• [BRANO]
Da “SAPERE” – Ulrico Hoepli Editore
Anno III – Volume VI – n. 69
15 novembre 1937 - XVI

 

LA MONETA DI PIETRA DELL’ISOLA DI YAP
di Willard Price

 


Un’enorme moneta di pietra che si dice valga parecchi villaggi

 

NEL PACIFICO occidentale, in un piccolo, solitario gruppo d'isole, conosciuto sotto il nome di Yap, si trova la più originale e vasta zecca del mondo.

Nelle nostre moderne città europee desterebbe senza dubbio grande sorpresa il vedere un uomo venir giù per una strada spingendo dinnanzi a sé, a guisa di ruota, una moneta più alta di lui. A Yap invece è cosa comunissima e vi sono anche monete due volte più grandi tanto che, quando sono messe in posizione verticale, per raggiungere l'orlo superiore ci vogliono due uomini di alta statura, ritti l'uno sull'altro. Ciascuna ha nei centro un foro rotondo che, in quelle rappresentanti un valore maggiore, è abbastanza grande da permettere ad un uomo di passarvi attraverso. Ogni volta che la moneta deve essere data in pagamento, si introduce un tronco d'albero nel foro ed occorrono parecchi uomini, un po' sollevandola, un po' trascinandola sui selci del vecchio sentiero tracciato nella giungla, per trasportarla alla dimora del creditore. Nella città del porto è in corso la moneta giapponese poiché Yap, che fa parte della Micronesia, è dalla fine della guerra mondiate sotto mandato del Giappone e si trova perciò sotto il controllo di questo; ma nella giungla dell'isola principale, come nelle distanti isole di Map e Rumung, il denaro giapponese non circola che assai raramente e l'antica moneta di pietra è tuttora in corso.

Dati di domande di ragionamento spaziale

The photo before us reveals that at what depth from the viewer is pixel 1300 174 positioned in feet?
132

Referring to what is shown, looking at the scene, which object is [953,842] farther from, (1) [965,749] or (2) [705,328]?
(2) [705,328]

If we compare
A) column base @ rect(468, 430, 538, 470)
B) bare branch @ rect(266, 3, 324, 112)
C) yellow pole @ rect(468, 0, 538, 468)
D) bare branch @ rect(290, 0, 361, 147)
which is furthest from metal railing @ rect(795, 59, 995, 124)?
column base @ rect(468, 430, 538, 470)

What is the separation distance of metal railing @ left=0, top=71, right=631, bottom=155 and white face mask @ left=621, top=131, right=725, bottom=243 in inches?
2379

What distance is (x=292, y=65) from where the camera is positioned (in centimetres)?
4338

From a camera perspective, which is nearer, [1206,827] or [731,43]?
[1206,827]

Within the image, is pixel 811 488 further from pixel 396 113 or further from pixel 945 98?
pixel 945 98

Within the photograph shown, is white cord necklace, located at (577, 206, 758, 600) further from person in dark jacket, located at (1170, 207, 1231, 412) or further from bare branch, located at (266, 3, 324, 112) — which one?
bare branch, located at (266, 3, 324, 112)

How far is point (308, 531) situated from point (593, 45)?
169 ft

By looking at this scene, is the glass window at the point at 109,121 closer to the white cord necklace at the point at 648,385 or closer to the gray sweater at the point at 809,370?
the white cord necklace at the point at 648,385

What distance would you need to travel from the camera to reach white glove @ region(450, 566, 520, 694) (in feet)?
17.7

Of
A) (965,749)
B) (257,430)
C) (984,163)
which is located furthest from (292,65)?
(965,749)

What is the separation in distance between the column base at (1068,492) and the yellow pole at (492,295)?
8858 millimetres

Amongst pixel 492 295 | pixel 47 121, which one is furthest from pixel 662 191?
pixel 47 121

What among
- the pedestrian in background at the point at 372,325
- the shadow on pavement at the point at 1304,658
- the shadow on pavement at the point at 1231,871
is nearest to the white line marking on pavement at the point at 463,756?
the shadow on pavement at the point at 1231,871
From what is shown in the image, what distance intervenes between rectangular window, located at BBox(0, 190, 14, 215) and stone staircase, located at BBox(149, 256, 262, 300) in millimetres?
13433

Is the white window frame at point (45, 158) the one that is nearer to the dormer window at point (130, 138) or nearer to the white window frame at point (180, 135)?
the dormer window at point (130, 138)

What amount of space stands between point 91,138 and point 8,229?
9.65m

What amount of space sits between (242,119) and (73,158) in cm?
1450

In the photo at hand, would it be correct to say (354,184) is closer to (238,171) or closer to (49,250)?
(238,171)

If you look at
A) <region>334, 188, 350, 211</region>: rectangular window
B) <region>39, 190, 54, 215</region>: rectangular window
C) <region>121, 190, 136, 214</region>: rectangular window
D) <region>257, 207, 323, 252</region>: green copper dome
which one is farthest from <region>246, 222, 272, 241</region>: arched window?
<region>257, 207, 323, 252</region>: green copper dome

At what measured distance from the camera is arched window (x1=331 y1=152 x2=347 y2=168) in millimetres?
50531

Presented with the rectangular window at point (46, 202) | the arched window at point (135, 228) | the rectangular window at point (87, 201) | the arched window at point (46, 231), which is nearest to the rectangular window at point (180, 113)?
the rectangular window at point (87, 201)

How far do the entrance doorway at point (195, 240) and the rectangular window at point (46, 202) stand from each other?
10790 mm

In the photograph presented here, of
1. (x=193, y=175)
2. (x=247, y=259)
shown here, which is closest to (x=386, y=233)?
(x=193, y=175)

• [PARTI DELL'ESERCIZIO]
A) Elenca, nell'ordine in cui compaiono, tutti i nomi propri di luogo presenti nell'articolo sulla moneta di pietra di Yap.
B) Prosegui l'articolo sulla moneta di pietra di Yap a partire dall'ultima frase riportata.

• [SOLUZIONI]
A) Pacifico, Yap, Micronesia, Giappone, Map, Rumung

B)
Mi ero recata in un villaggio della giungla per studiare i costumi degli indigeni e durante il tempo che dimorai nella capanna di stoppia del Re, mi divertivo ad osservare in qual modo la moneta di pietra servisse agli scopi commerciali. Quando, ad esempio, la Regina desiderava recarsi dai negozianti, invece di portare con sé il portafoglio, scendeva per il sentiero ombreggiato da palmizi, lungo il mare, seguita da un rozzo schiavo che sudava sotto il peso di un disco di pietra di un metro di diametro, portato a spalla a mezzo di una canna di bambù. Il commerciante del villaggio accetta di buon grado questa moneta ma, naturalmente, non può fornire in cambio mercanzie straniere, giacché nessuna banca di Tokyo o di Londra accetterebbe in pagamento questo masso roccioso, e da invece agli indigeni noci di cocco.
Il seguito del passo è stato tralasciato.